Helena Herklots, Services Director at Age UK, said:

'Although crime against older people is less likely than other age groups, people in later life can be an attractive target for scammers. Fortunately, a lot of scams can be avoided, provided people have the right information and advice, and know what to look out for.

'Age UK has produced two free information guides 'Avoiding Scams' and 'Staying Safe' which warn people of the most common scams and provide practical steps to ensure older people are able to protect themselves against this type of crime in the home and on the doorstep.'

Michele Shambrook, Operations Manager of Consumer Direct, the OFT managed advice service, commented:

'Scammers are expert at exploiting people's hopes and fears. Anyone can be conned but by learning to recognise the scammer's tricks we can all avoid becoming their next victim.

'We want older people to recognise the warning signs, and feel confident enough to seek advice from friends and family or organizations like ours.'

The OFT and Age UK are giving people the following advice:

* If you are unsure of an offer, speak to family or friends and seek advice from Consumer Direct before sending any money or giving out any banking or credit card details.

* Stop, think and be sceptical. If something sounds too good to be true it probably is.

* Do not be rushed into sending off money to someone you do not know, however plausible they might sound and even where an approach is personalised.

* Ask yourself how likely it is that you have been especially chosen for this offer - thousands of other people will probably have received the same offer.
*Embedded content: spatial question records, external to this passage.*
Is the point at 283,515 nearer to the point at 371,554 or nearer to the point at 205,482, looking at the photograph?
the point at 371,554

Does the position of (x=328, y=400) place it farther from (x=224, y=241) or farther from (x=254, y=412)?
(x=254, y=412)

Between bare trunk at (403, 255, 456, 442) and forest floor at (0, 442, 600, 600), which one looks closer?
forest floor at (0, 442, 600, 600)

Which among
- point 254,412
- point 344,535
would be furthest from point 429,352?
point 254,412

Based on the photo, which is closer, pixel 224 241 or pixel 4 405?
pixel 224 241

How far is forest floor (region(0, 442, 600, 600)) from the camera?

* Think about how much money you could lose from replying to a potential scam - it's not a gamble worth taking.

This year's Scams Awareness Month is seeking to raise awareness of the scale of the problem with a nationwide 'Scamnesty' run in partnership with 86 local authority Trading Standards Services (TSS). The campaign calls on consumers to drop scam mailings they have received into designated 'Scamnesty' bins or boxes at local libraries and public areas across the country.